We presented this [tool](https://crosscompute.com/t/ymxigXFmpg2YWlXCov1jaMTBIc1m5liU) and [notebook](https://crosscompute.com/n/BhkK4AlpPD4Hmn8O0mbDtrH0q4HzphfN/-/extract-text-from-a-webpage) as part of our workshop on [Computational Approaches to Fight Human Trafficking](https://www.meetup.com/spatiotemporal-analysis-for-community-health-and-safety/events/244179401).
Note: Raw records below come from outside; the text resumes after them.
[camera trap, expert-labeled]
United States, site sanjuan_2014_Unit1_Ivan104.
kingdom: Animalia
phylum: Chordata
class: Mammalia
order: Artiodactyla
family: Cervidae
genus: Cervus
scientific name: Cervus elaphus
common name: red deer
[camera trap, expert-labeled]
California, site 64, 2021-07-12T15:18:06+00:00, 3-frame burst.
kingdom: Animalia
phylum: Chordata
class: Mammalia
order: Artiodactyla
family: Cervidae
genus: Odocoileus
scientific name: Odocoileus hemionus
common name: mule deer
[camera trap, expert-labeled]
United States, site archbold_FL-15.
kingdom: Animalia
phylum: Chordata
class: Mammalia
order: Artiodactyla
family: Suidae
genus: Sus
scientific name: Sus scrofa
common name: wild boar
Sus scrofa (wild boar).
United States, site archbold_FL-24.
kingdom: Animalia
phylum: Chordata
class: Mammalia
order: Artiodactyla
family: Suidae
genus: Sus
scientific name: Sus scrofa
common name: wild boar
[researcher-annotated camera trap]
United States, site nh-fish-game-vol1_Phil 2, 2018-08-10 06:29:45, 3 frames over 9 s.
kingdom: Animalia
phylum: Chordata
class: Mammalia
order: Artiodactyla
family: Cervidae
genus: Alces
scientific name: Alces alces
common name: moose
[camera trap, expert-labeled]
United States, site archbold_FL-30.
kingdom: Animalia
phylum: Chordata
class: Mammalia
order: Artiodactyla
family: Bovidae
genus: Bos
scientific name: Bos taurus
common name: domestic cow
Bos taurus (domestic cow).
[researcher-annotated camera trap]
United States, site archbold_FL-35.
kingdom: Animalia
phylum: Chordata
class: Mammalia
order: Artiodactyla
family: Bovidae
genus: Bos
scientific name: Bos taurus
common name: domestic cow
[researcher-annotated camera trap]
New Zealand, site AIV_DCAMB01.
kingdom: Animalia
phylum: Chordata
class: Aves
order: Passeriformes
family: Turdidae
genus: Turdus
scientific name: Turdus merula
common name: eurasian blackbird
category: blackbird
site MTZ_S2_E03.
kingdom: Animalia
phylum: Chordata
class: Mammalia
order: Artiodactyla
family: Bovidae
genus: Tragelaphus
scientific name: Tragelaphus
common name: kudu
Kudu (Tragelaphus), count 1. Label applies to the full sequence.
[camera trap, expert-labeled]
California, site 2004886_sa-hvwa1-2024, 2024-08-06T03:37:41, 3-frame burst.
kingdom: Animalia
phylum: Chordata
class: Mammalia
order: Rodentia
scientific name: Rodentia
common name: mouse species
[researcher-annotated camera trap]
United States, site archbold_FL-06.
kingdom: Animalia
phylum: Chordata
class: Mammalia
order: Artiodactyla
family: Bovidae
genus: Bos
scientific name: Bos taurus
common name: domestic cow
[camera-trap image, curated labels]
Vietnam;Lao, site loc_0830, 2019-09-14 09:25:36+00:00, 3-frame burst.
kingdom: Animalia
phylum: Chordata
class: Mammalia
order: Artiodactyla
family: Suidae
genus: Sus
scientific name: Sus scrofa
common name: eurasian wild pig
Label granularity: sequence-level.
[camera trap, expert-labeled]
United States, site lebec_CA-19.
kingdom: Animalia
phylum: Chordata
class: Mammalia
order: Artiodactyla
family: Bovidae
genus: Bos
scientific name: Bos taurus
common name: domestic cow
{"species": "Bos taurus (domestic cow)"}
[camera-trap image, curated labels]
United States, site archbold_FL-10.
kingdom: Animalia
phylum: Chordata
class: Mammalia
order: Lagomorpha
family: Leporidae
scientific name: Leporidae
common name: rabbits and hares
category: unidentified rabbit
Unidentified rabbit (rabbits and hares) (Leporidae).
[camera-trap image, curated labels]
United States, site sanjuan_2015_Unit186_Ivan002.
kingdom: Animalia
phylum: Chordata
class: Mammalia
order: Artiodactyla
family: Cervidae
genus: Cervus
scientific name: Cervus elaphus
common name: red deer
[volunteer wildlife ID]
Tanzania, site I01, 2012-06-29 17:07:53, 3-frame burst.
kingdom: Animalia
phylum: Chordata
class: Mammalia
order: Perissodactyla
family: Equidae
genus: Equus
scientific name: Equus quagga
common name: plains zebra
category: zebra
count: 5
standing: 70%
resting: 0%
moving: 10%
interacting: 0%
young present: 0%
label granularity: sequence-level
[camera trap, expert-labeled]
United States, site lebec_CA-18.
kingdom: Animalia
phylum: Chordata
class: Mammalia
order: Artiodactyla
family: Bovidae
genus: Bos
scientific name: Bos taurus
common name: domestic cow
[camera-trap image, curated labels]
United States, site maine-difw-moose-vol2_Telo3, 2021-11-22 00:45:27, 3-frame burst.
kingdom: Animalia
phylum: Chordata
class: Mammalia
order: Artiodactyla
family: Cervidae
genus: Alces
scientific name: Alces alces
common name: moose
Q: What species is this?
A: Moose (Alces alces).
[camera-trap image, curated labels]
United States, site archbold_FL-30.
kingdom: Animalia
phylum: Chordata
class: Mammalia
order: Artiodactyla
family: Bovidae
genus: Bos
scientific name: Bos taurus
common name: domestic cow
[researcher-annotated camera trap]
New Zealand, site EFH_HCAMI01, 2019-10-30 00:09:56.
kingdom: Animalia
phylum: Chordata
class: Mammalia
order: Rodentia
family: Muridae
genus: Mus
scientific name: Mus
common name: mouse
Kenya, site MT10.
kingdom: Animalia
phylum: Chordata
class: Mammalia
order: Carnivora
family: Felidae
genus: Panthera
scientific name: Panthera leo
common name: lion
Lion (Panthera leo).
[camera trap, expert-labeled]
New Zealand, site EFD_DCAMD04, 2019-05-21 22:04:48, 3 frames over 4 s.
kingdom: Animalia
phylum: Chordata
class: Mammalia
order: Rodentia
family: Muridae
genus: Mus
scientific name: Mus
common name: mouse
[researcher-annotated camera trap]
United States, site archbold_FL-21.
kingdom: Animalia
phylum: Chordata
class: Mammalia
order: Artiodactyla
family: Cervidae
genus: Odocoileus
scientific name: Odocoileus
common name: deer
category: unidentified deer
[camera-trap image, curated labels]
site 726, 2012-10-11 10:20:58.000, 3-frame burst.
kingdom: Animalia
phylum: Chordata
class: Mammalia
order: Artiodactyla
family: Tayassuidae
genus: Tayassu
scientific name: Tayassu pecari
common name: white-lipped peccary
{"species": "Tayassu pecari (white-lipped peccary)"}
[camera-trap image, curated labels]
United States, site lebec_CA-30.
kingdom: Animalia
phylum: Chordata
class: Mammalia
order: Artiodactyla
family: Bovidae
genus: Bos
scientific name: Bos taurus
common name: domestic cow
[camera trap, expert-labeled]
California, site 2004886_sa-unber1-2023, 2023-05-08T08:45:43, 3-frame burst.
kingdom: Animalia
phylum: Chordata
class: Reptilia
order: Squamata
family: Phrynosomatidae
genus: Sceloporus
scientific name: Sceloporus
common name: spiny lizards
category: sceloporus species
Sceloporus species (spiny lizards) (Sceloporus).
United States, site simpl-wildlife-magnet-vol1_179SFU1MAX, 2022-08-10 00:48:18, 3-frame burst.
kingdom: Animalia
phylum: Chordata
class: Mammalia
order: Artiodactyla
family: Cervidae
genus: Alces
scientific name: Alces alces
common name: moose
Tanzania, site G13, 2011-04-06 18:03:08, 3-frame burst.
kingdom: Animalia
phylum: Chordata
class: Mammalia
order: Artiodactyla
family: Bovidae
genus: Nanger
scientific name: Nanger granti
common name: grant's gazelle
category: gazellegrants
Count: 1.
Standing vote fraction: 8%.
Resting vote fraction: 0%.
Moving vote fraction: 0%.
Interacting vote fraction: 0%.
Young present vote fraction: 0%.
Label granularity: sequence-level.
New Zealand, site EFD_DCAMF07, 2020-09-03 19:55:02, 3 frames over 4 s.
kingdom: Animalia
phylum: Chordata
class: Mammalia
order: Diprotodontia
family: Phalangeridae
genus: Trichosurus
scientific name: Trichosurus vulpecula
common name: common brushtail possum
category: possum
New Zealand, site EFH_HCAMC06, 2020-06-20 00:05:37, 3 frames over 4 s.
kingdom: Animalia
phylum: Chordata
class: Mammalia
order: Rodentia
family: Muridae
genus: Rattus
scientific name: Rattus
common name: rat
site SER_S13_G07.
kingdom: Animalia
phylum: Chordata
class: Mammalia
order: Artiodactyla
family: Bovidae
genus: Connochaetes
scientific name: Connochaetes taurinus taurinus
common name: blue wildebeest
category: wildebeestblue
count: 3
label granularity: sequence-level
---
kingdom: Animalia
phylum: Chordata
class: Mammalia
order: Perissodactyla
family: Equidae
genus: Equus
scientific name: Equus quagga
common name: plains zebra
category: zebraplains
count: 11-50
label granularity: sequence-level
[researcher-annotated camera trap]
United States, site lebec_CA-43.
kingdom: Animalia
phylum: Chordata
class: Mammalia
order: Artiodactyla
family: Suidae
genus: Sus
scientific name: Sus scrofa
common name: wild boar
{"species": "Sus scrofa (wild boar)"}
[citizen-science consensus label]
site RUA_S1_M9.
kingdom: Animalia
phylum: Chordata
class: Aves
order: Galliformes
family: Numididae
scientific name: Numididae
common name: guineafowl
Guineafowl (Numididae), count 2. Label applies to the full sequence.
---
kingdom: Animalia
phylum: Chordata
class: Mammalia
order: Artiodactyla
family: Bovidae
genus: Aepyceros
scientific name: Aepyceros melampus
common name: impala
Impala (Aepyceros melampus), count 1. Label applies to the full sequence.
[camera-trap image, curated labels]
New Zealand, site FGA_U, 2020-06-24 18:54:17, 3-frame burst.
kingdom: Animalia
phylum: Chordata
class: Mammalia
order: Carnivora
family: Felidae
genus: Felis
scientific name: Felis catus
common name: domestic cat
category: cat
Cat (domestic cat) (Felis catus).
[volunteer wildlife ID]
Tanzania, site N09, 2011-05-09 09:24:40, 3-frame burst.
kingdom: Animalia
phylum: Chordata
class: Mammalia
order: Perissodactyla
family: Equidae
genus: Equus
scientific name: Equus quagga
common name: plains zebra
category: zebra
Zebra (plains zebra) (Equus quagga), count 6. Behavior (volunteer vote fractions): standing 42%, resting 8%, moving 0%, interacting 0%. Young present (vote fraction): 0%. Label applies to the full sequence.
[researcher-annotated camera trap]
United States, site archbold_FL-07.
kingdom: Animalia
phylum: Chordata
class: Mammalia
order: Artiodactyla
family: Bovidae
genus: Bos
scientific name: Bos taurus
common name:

We use [requests](http://docs.python-requests.org) and [BeautifulSoup](https://www.crummy.com/software/BeautifulSoup) to perform the following steps:

1. Get HTML
2. Extract the title
3. Extract the body while ignoring scripts and tags
4. Replace multiple newlines with a single newline

In [None]:
# CrossCompute
url = 'https://www.unodc.org'
target_folder = '/tmp'

In [None]:
import requests

response = requests.get(url)
html = response.content
html[:200]

In [None]:
from bs4 import BeautifulSoup

soup = BeautifulSoup(html, 'lxml')
title = soup.find('title')
print('title = ' + title.text)

In [None]:
body = soup.find('body')
# Remove script content
for x in body.find_all('script'):
    x.decompose()
# Extract text without tags
text = body.getText(separator=u'\n').strip()
print(text[:70])    

In [None]:
import re

# Replace multiple newlines with a single newline
pattern = re.compile(r'\n+', re.MULTILINE)
text = pattern.sub('\n', text)
print(text[:89])

In [None]:
target_path = target_folder + '/raw.txt'
open(target_path, 'wt').write(text)
print('body_text_path = ' + target_path)